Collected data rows
----
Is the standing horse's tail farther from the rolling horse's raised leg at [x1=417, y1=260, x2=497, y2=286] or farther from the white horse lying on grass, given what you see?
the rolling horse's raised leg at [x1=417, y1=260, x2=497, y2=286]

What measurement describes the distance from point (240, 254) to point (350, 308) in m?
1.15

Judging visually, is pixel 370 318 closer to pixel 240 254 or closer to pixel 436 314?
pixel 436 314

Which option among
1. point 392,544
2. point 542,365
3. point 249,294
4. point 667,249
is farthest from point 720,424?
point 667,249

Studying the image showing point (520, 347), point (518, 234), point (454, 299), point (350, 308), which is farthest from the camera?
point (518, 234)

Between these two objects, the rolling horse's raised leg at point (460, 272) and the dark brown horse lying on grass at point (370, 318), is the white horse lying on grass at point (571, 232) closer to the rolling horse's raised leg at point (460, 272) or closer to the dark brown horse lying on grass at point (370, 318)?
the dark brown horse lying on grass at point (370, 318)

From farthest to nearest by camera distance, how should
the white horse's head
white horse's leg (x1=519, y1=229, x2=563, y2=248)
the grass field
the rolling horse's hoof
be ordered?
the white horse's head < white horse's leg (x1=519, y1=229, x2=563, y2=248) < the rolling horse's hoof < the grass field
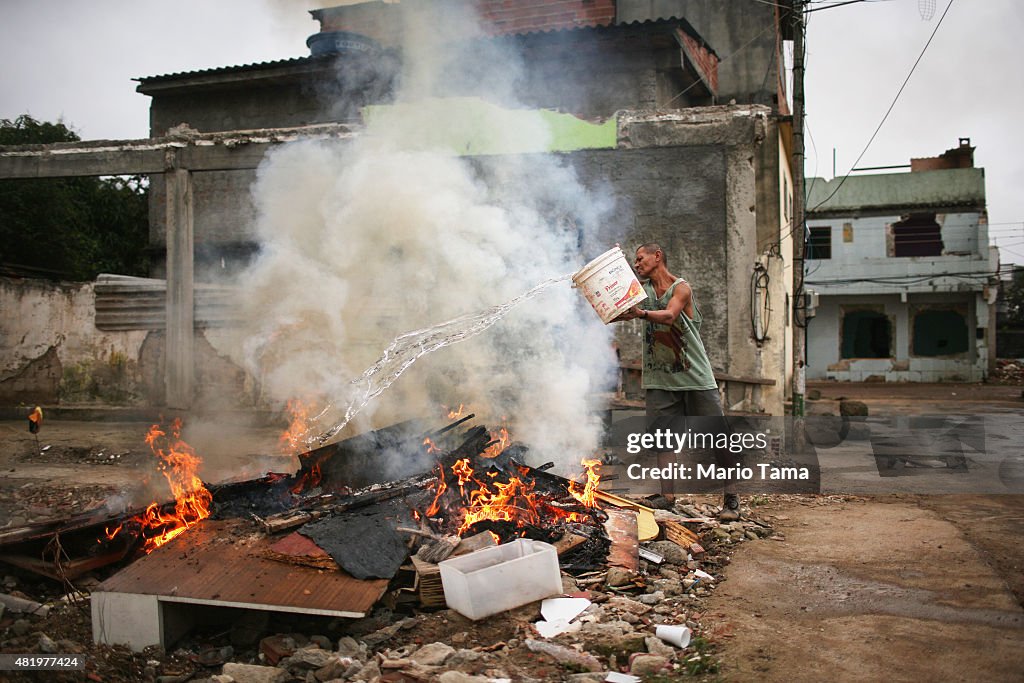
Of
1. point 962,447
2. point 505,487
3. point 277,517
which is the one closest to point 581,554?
----
Do this: Can you copy every row above word for word, leaving out the pictures?

Correct output:
Is the standing horse's tail farther from the rolling horse's raised leg at [x1=417, y1=260, x2=497, y2=286] or farther from the white horse lying on grass, given what you see?
the rolling horse's raised leg at [x1=417, y1=260, x2=497, y2=286]

What measurement describes the distance from point (240, 254) to point (350, 308) in m?
1.15

Judging visually, is pixel 370 318 closer to pixel 240 254 or closer to pixel 436 314?
pixel 436 314

Which option among
1. point 392,544
2. point 542,365
3. point 249,294
4. point 667,249
is farthest from point 720,424?
point 667,249

Studying the image showing point (520, 347), point (518, 234), point (454, 299), point (350, 308), which is farthest from the camera?
point (518, 234)

Between these two objects, the rolling horse's raised leg at point (460, 272) and the dark brown horse lying on grass at point (370, 318), is the white horse lying on grass at point (571, 232) closer to the rolling horse's raised leg at point (460, 272) or closer to the dark brown horse lying on grass at point (370, 318)?
the dark brown horse lying on grass at point (370, 318)

From farthest to nearest by camera distance, how should
the white horse's head
white horse's leg (x1=519, y1=229, x2=563, y2=248)
the grass field
the rolling horse's hoof
be ordered?
the white horse's head < white horse's leg (x1=519, y1=229, x2=563, y2=248) < the rolling horse's hoof < the grass field
Of
1. point 962,447
2. point 505,487
3. point 277,517
which is the one closest to point 581,554?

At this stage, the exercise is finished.